* [Exercise text]:
# # # #

Now that the hype is over, the Crystal Method just wants you to listen

Jordan, meanwhile, had been honing his turntable skills as a DJ at KUNV, the heralded college radio station at the University of Nevada at Las Vegas, where he was eventually promoted to program director. He also began dabbling in production, taking as many university courses on the subject as he could handle. Soon enough, Jordan invited his supermarket co-worker to listen to some work he had done, and a partnership was born.

After graduating from UNLV, Jordan landed a job as a studio engineer in Los Angeles, and Kirkland -- lacking the funds to skip town -- stayed behind in Vegas. Still, Kirkland would drive to the West Coast on weekends to work with his friend. At night, they'd take in the local rave scene, club-hopping until all hours of the morning. It was more business than pleasure, however, and the connections they made in the L.A. haunts would prove to be invaluable.

# # # #

* [Given entries]:

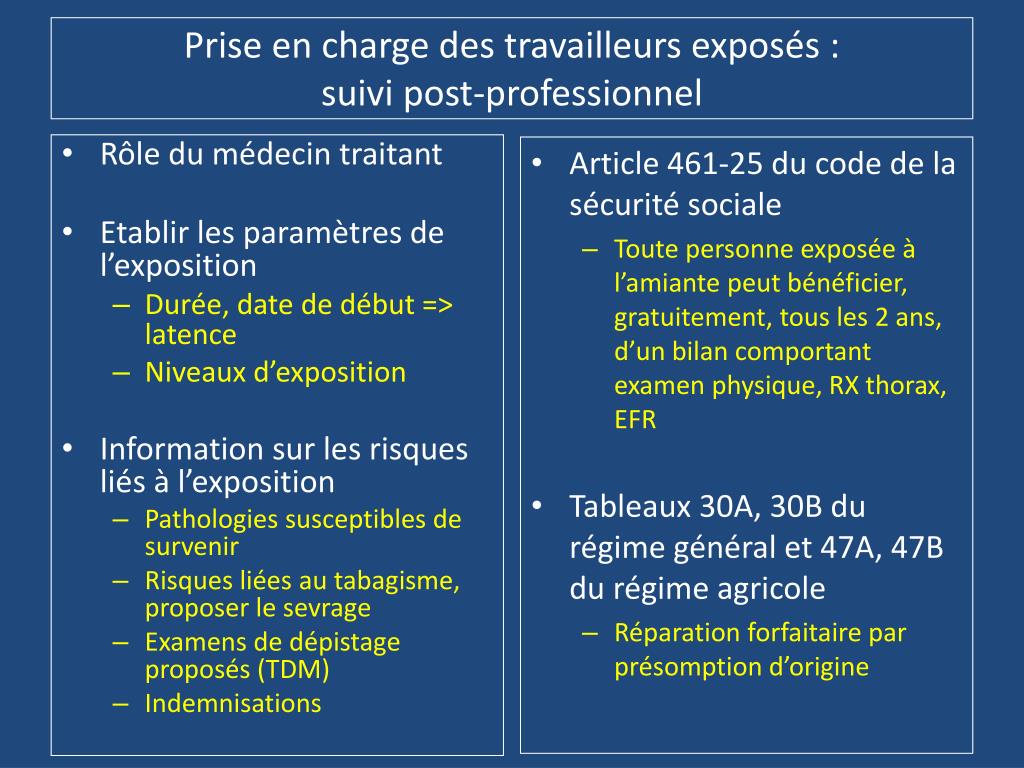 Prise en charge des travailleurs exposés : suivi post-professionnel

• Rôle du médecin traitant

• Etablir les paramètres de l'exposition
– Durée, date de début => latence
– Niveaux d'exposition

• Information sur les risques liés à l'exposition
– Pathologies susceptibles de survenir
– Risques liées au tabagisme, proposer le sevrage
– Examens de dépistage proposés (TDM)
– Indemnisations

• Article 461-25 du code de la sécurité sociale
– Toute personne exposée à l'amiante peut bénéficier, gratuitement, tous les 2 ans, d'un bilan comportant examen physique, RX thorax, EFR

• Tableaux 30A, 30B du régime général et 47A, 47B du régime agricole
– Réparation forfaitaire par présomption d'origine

# # # #

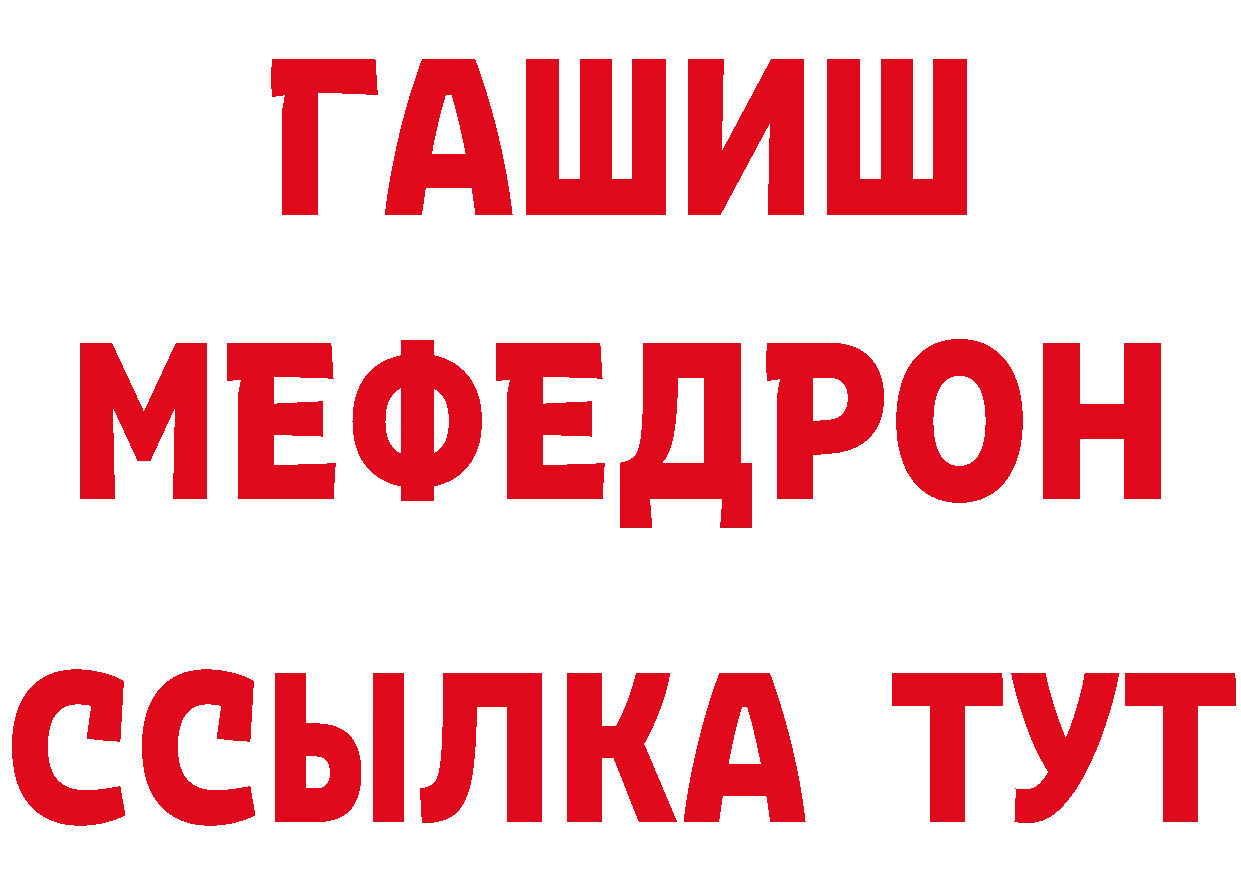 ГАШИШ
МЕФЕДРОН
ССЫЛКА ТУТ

# # # #

* [Work order]: Write the next few paragraphs of the article on the Crystal Method, picking up after its last sentence. The listing plays no part in this exercise.

* [Written answer]:
By 1991, Kirkland had raised enough cash to move west permanently. Two years later, the duo was sharing a house in the L.A. suburb of Glendale, where a converted garage on the property served as their home studio. They nicknamed it the Bomb Shelter after an old relic on their front lawn that was allegedly left over from the Cuban missile crisis. Slaving over their keyboards, sequencers and samplers -- producing and mixing everything themselves, in an atmosphere that Kirkland says resembles "some science-fiction control room from the '50s" -- the Method men finally caught the attention of some big players. Before long, they were remixing tracks for the likes of Moby, Black Grape and Zen Cowboys, while also completing their first 12-inch, "Now Is the Time."

In 1994, "Now Is the Time" was released on the nascent City of Angels label, which was formed by a pair of U.K. entrepreneurs determined to draw attention to America's burgeoning electronica scene. Three years and a dizzying blur of indie singles later, the Crystal Method had a deal with Universal/Outpost Recordings, signing on just as the music business's electro-lust was at its peak.

Of course, the best thing about all the back-slapping hyperbole that arose during the brief period of industry infatuation is the fact that it's over, says Kirkland.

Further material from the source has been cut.